WRITTEN PROBLEM 1
Show every line of the records that contains the word "viewer".

Does anyone know where I might have read this or have any other information or was I just having an acid flashback.

I know the Nazis had an interest in magic and the occult and connections with Tibet. Did their interest in esoterica become more intense as they became more desperate and did these Russians stumble on something connected with this? Or did they just find the bodies of Nazified former Red Army prisoners of Eastern origin?
 
There's no compelling reason why they couldn't have been Tibetan Nazis. All the other major religions got on great with Hitler.
 
The SS had various legions of recruits from various European countries they had conquered - there was even a British SS legion, but don't know if the Nazis went further afield for foreign recruits.

Carole
 
Possibly related?

The Nazis were very interested in Tibetan mysticism thanks to vaguely and some specifically Theosophist influences on Hitler and his cronies.

The Tibetan-related myth of Shambhala (which came west thanx largely to Mdme. Blavatsky) was hard-wired into ideas of Aryan origins fairly early on for example, and the Nazis and the Soviets both funded explorations in Mongolia and Tibet etc. by Russian exile Nicholas Konstantinovich Roerich (Tournament of Shadows: The Great Game and the Race for Empire in Asia by Karl Meyer & Shareen Brysac, Ch. 18-19. ISBN 0 349 11366 1). He was actually looking for Shambhala, while his backers were looking more for political influence over Tibetan Bhuddism, which in turn would give them influence over the entire Tibetan plateau (on the borders of both China and British India don't forget) and Mongolia. The Shambhala myth was primarily seen as a tool with which to achieve that influence.

However, given Hitler and co.'s occult tendencies, it is always possible that they personally believed Shambhala might really exist and that they might cause rituals to be performed in keeping with that notion. This would require Tibetan Bhuddists, and giving them Nazi uniforms might have been seen as a way of binding them -and their rituals, and therefore Shambhala- to the Nazis.

See? I can speculate as outrageously yet plausibly as anyone when I put my mind to it!! :)
 
Footnote to the above: the Shambhala myth is also the basis of Shangri-La in the James Hilton novel and the movie 'Lost Horizon'.

WRITTEN PROBLEM 2
Take the discussion above about the Nazis and Tibetan mysticism further, picking up after its last sentence.

EXTRACTED DATA
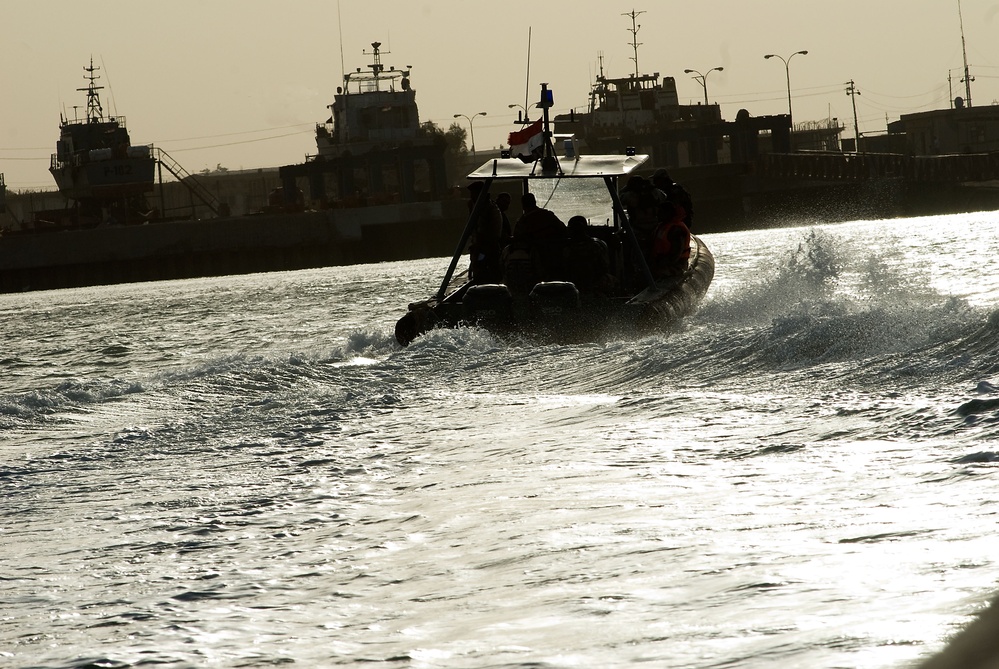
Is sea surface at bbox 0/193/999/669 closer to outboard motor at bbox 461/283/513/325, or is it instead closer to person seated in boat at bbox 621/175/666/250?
outboard motor at bbox 461/283/513/325

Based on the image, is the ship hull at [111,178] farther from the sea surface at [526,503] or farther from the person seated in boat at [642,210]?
the sea surface at [526,503]

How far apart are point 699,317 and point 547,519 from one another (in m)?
8.52

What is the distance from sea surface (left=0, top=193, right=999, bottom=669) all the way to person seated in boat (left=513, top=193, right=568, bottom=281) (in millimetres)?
1092

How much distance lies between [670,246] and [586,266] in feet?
4.86

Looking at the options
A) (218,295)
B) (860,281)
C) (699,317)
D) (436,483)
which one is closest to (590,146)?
(218,295)

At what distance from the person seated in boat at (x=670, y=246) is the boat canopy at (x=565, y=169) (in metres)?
0.74

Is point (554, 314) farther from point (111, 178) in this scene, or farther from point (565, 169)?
point (111, 178)

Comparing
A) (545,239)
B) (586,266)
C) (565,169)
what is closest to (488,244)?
(565,169)

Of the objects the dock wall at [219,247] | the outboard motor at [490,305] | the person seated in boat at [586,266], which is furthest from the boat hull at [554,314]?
the dock wall at [219,247]

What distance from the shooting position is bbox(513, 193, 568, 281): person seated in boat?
510 inches

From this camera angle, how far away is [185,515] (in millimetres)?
6109

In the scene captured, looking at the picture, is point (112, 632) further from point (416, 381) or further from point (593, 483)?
point (416, 381)

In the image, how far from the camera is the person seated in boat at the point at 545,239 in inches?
510

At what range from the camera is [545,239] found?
42.8ft
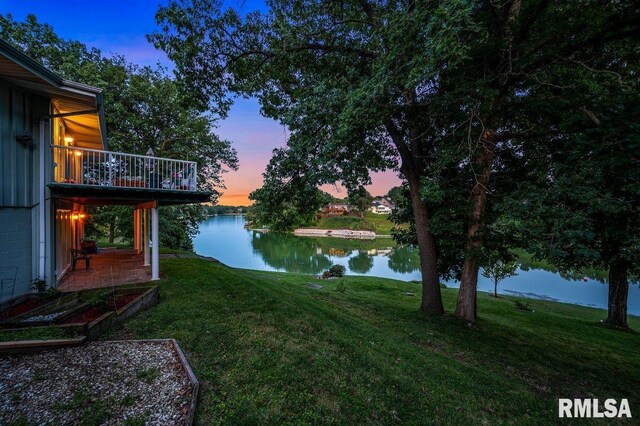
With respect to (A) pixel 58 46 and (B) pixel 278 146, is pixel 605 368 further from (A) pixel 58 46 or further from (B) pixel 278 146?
(A) pixel 58 46

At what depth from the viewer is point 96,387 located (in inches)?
119

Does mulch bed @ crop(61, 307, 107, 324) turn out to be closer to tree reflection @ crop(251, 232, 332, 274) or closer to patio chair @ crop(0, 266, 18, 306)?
patio chair @ crop(0, 266, 18, 306)

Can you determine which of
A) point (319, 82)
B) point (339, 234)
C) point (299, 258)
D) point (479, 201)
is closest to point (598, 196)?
point (479, 201)

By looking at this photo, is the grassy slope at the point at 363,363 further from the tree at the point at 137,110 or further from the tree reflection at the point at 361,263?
the tree reflection at the point at 361,263

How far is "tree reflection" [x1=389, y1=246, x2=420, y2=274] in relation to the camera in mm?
28039

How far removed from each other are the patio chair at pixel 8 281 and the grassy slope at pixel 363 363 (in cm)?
269

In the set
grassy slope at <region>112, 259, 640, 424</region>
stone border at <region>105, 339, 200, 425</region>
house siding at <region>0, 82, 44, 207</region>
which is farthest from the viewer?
house siding at <region>0, 82, 44, 207</region>

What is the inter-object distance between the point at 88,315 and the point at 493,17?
365 inches

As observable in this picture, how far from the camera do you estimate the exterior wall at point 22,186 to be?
5.31 m

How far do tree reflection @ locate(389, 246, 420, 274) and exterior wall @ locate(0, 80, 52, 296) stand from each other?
23491 millimetres

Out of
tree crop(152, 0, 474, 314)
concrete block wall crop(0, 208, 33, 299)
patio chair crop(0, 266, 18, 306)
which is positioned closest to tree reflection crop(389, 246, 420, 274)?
tree crop(152, 0, 474, 314)

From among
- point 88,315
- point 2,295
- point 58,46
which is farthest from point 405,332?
point 58,46

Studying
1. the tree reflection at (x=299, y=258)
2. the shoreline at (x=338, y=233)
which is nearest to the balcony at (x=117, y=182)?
the tree reflection at (x=299, y=258)

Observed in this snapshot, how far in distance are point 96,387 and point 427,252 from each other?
290 inches
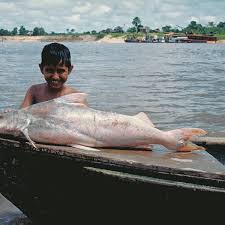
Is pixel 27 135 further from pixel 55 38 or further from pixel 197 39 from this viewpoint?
pixel 55 38

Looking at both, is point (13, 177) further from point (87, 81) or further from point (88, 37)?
point (88, 37)

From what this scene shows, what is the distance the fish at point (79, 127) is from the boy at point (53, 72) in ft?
0.78

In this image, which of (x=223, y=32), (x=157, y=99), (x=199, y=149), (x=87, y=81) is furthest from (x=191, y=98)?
(x=223, y=32)

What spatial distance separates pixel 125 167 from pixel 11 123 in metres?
0.98

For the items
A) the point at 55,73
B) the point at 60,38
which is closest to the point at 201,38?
the point at 60,38

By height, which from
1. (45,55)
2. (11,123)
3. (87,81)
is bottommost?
(87,81)

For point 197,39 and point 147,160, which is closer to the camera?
point 147,160

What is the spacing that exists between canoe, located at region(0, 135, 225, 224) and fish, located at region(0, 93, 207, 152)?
0.09 metres

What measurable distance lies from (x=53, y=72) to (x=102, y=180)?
1256 mm

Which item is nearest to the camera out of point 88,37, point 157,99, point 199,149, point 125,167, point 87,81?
point 125,167

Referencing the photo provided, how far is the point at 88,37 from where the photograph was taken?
184 metres

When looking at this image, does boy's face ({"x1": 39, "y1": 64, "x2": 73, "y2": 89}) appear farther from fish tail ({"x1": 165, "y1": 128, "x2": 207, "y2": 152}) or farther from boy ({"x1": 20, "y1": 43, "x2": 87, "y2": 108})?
fish tail ({"x1": 165, "y1": 128, "x2": 207, "y2": 152})

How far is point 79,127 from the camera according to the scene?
4047mm

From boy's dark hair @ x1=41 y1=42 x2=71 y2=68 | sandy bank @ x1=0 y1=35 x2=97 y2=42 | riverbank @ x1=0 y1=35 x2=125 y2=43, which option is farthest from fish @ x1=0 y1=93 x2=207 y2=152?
sandy bank @ x1=0 y1=35 x2=97 y2=42
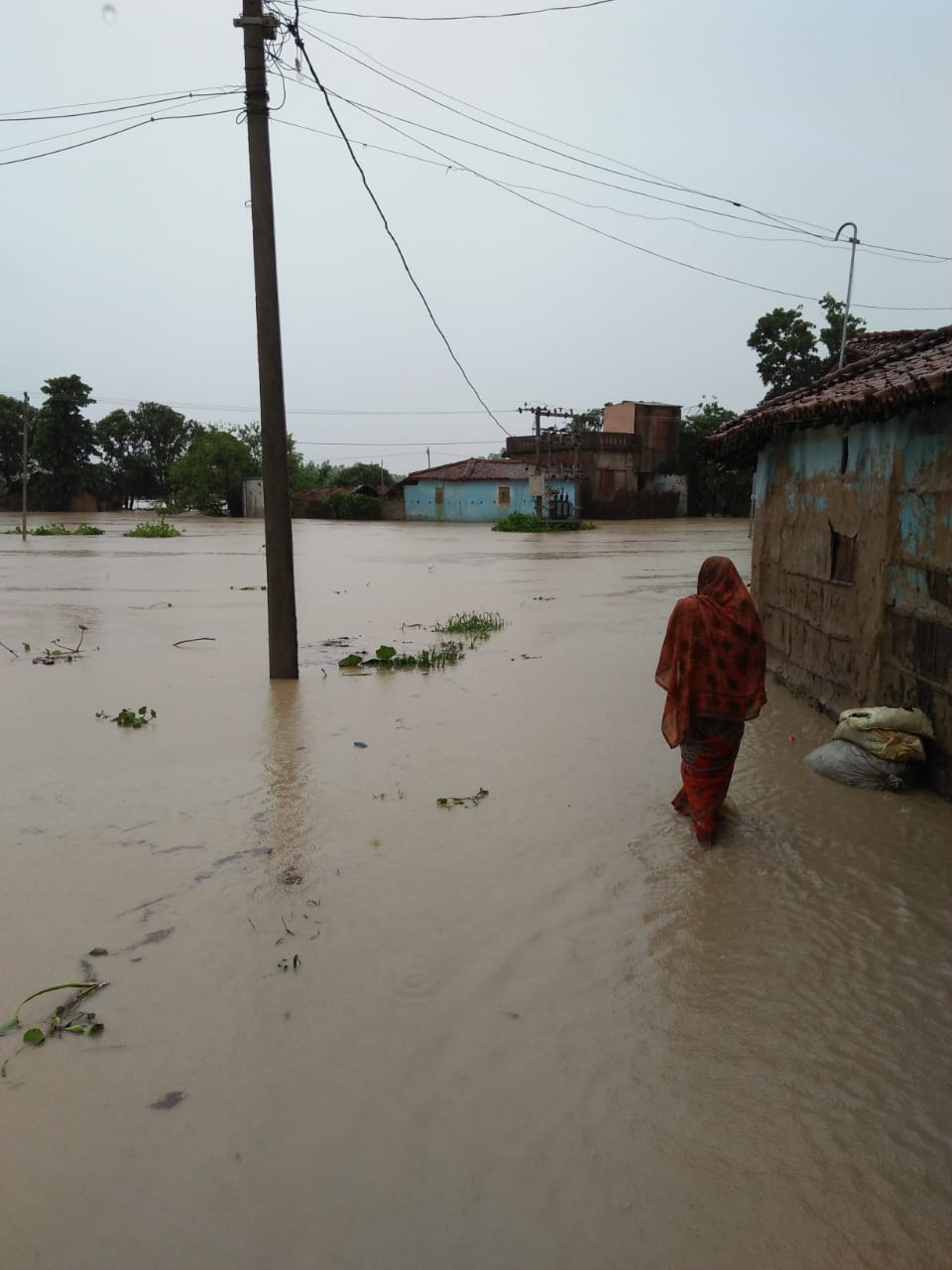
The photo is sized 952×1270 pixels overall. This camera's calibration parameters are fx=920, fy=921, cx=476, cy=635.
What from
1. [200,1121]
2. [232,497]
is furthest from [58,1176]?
[232,497]

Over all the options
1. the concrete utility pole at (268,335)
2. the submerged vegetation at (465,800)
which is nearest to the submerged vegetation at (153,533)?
the concrete utility pole at (268,335)

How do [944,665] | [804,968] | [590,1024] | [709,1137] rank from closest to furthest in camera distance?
[709,1137], [590,1024], [804,968], [944,665]

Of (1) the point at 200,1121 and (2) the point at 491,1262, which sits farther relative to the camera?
(1) the point at 200,1121

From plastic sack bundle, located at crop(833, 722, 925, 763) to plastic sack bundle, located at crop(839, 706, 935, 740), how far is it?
3 centimetres

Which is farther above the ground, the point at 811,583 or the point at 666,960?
the point at 811,583

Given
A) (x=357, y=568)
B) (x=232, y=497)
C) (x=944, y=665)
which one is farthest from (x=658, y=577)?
(x=232, y=497)

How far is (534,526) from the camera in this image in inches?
1674

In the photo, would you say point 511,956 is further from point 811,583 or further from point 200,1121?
point 811,583

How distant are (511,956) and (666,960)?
64 cm

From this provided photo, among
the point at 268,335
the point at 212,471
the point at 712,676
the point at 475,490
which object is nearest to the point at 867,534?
the point at 712,676

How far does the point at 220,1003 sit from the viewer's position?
3398 mm

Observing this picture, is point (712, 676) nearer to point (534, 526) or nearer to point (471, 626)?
point (471, 626)

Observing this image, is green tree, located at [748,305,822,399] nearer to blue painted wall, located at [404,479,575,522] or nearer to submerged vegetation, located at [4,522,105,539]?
blue painted wall, located at [404,479,575,522]

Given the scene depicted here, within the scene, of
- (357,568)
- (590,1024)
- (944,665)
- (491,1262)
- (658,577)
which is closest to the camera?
(491,1262)
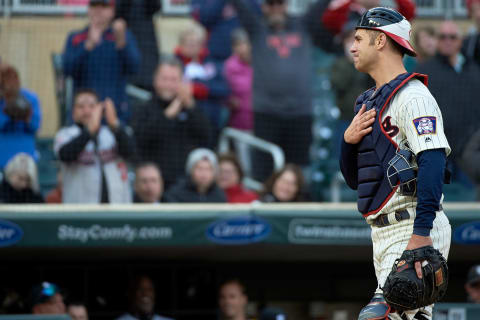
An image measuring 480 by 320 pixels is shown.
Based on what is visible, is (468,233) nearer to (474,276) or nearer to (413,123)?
(474,276)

TASK RESPONSE 1
At what depth from the viewer is point 96,387 located (in inches)?
which is farthest from the viewer?
How far does the point at 220,1003 sit from the viewer's position?

TASK RESPONSE 2
 
Sham Bollocks WHAT?

Which means Sam Jaffee was but ONE of the Nine Wise Men who Rule the World Psychically, right?

The newly-restored movie of LOST HORIZONS, despite being sadly incomplete in some of the Shangri-La sequences, is superb, by the way. Ronald Coleman and Sam Jaffee and so on, all are wonderful, and the whole scope of the film is amazing to behold, considering when it was made.
 
Dead Tibetans in WW2 Berlin

I've also read about this. But I read it in "The Lost World of Agharti" which was a book about underground tunnel systems and the legends associated with them. Apparently in the 19th century Sir Edward Bulwer Lytton wrote a satirical novel called "The Coming Race" about an underground city where the people used something called Vril power. It was some kind of psi power which if directed negatively at someone could kill. According to the author of "The Lost World of Agharti" Hitler was convinced that Lytton's book was based on fact and used every means possible (including the mystical powers of Tibetan monks) to locate this underground city which was believed to be somewhere in the Tibet area with a worldwide tunnel system connected to it.
Even if Hitler's belief in Vril power is a myth, I suppose that control of an underground tunnel system would have been a good defence strategy to have during the war. Look what benefits the caves have had for Osama bin Laden. :eek:
 
No Myth

Oh, it was no myth about Hitler believing in Vril - there was even a Vril Society of so-called adepts.

Bulwer-Lytton was a Rosicrucian and often used mystical themes, but there is no evidence that The Coming Race is anything more than wonderful fantasy, along the lines of what H. Rider Haggard would later exploit so well.

I believe remnants of various Vril societies exist to this day. Have you read the excellent Unholy Alliance by Peter Lavenda, about the occult nature of Hitlerism and Nazism? Fascinating book, well worth reading.
 
Bulwer-Lytton and Mysticism

I'm aware that Bulwer-Lytton played host to Eliphas Levi for a while, so I can understand how and why his readers might read more into his literature than was really there.

The Lavenda book looks well worth a read. Thanks Fraterlibre.;)
 
I think I read somewhere (can't remember where though - sorry) that Hitler was a member of the Thule Society.

It is also worth remebering that German Rosicrucians seem to have been a huge influence on Wetern Occultism in general.
 
Hmm. The Second World War would make a great backdrop for a film about this stuff, wouldn't it?
 
I wasn't even considering it being a Hollywood job; Hollywood is off limits to my brain these days.
 
Hmm. The Second World War would make a great backdrop for a film about this stuff, wouldn't it?
A sort of dramatic action-adventure about the battle to recover ancient mystical artifacts before the Nazi's get to them? Perhaps starring some kind of whip snappin' archaeologist hero a little like yourself?

I can't see it taking off.
 
I don't know much about Bulwer Lytton, but I think perhaps Vril may have been analagous to what Levi called 'universal magnetic fluid', which itself was another name for what neoplatonist magi called the 'soul of the world', also identified with the aether, by which magical influences could be transmitted.
 
I heard the Tibetan story in J. H. Brennan, The Occult Reich (New York:Signet, 1974). (out of print)
Hitler did have connection with the Thule Society, apparently he was initated by weirdo poet, Dieter Eckhard.
IMHO - the Nazis were like New Agers - picking and mixing different bits of mythology and the occult - to fit theirown brand of perservity.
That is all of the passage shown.